おさらいばかりで、なかなか写真のまとめが進まない。
(グダグダ・アレコレ悩み迷うことを整理し、文章化する能力があれば良いのだけれど…。)
気を取り直し、まず、「竜田道」で経由する可能性のある地点(ポイント)について、次のa・b・c・d・e・f を選んでみた。【参考地図:『地図でみる西日本の古代』(平凡社 2009年)】
a:生津(”地蔵堂”付近)、横尾(「松谷御堂」道標付近)を経由
b:三室山を経由
c:「松谷光徳寺」を経由
d:「金山彦神社」を経由
e:「亀の瀬」、「竹原の井」、「島山(芝山)」など、和歌に詠まれた地点を経由
f: 青谷遺跡(8c半ば頃の「竹原井頓宮」推定地)付近、近世では「夏目茶屋の渡し」付近で大和川
を渡河
【註】d は、金山彦神社・青谷寺経由でeに合流する道筋。また堅上中学校付近でaへ、あるいは松谷光徳寺付近でbへとつながる道筋ともなる。
f は、「竜田越奈良街道」の道筋。
そして、歌人相模の初瀬参詣想定ルートが経由する地点は、a・b・cを組み合わせた道筋になると推定している(今回はa→c→bの道筋を歩いたことになる)。
そう感じたのは、次の高向草春の歌を知ったためだ。
509 神奈備の 三室の岸や くずるらむ 龍田の川の 水のにごれる
【『倭漢朗詠集』(新潮社 1983年)-巻下「山水」から引用】
しかし、この即物的・実写的な表現で「三室の岸や くずるらむ 龍田の川の 水のにごれる」と詠んだ場所は、大阪府柏原市の三室山の下流側…すなわち、f の”青谷遺跡”付近(参考地図で言えば「川畑」付近)では?と夢想している(まだ、”青谷遺跡”の地点を見たこともないのに…)。
そして、今回、「峠」地区の昭和初期の大きな地すべりのことを知ったあと、この509の歌を見て、同じような地すべりが、平安時代にも(509の歌を高向草春が10c前半頃に詠んだものと仮定)、歌に詠まれるほどに度々起きていたのでは?と想像した。そして、その当時、三室山南西~南斜面(「峠」地区)の麓、つまり大和川沿いの道筋を通過することの危険性も感じた。
(ちなみに、『源氏物語』第四十六帖椎本においても、「崩れそめては、龍田の川の濁る名をも汚し…」と書かれていることを、ネット上の「古典総合研究所」、『倭漢朗詠集』〔新潮社 1983年〕などで初めて知った。)

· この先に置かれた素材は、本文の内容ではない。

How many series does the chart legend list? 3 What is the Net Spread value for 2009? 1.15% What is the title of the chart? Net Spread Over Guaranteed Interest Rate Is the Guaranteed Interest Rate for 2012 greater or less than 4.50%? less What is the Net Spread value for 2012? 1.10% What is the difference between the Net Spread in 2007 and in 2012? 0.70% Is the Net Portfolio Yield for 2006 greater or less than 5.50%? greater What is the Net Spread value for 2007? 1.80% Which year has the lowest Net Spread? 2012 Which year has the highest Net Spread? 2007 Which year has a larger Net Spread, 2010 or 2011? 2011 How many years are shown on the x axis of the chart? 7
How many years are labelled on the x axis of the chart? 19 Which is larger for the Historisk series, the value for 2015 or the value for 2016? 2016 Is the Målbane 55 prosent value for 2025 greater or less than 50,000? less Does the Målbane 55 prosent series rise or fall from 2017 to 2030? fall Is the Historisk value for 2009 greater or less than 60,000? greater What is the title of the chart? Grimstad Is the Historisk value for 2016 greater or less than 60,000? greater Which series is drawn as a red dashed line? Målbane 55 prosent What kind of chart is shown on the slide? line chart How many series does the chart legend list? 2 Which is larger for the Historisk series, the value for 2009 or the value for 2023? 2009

このように、高向草春の歌が、11c初めの『拾遺和歌集』(巻第七-389)、『和漢朗詠集』・『源氏物語』などで採りあげられていることからも、平安時代(少なくとも10~11c)の龍田川沿いの「峠」地区は、地すべりが起きやすい場所としてイメージされていたのでは?と想像できるように思う。
”地蔵堂”の先はゆるやかな坂道:
参考にした『地図でみる西日本の古代』では、この辺りに「生津」・「横尾」の地名が記載されている。
「横尾」付近の分かれ道に立つ「勅願所松谷御堂」の石碑:
右の道は青谷へ下る道、そしてc・bへと通じてゆく。左に進めば、cの松谷光徳寺まで、雁多尾畑の北側を行くことになる。今回は同じ松谷光徳寺に通じるはずの南側の道(右の道)を進んだ。
下り道に入る手前の眺め:
左に開かれた段々畑を見ながら下る道。行き着いた堅上中学校からは、再び、金山媛神社へと急な上り坂となる。のどかな景色だった。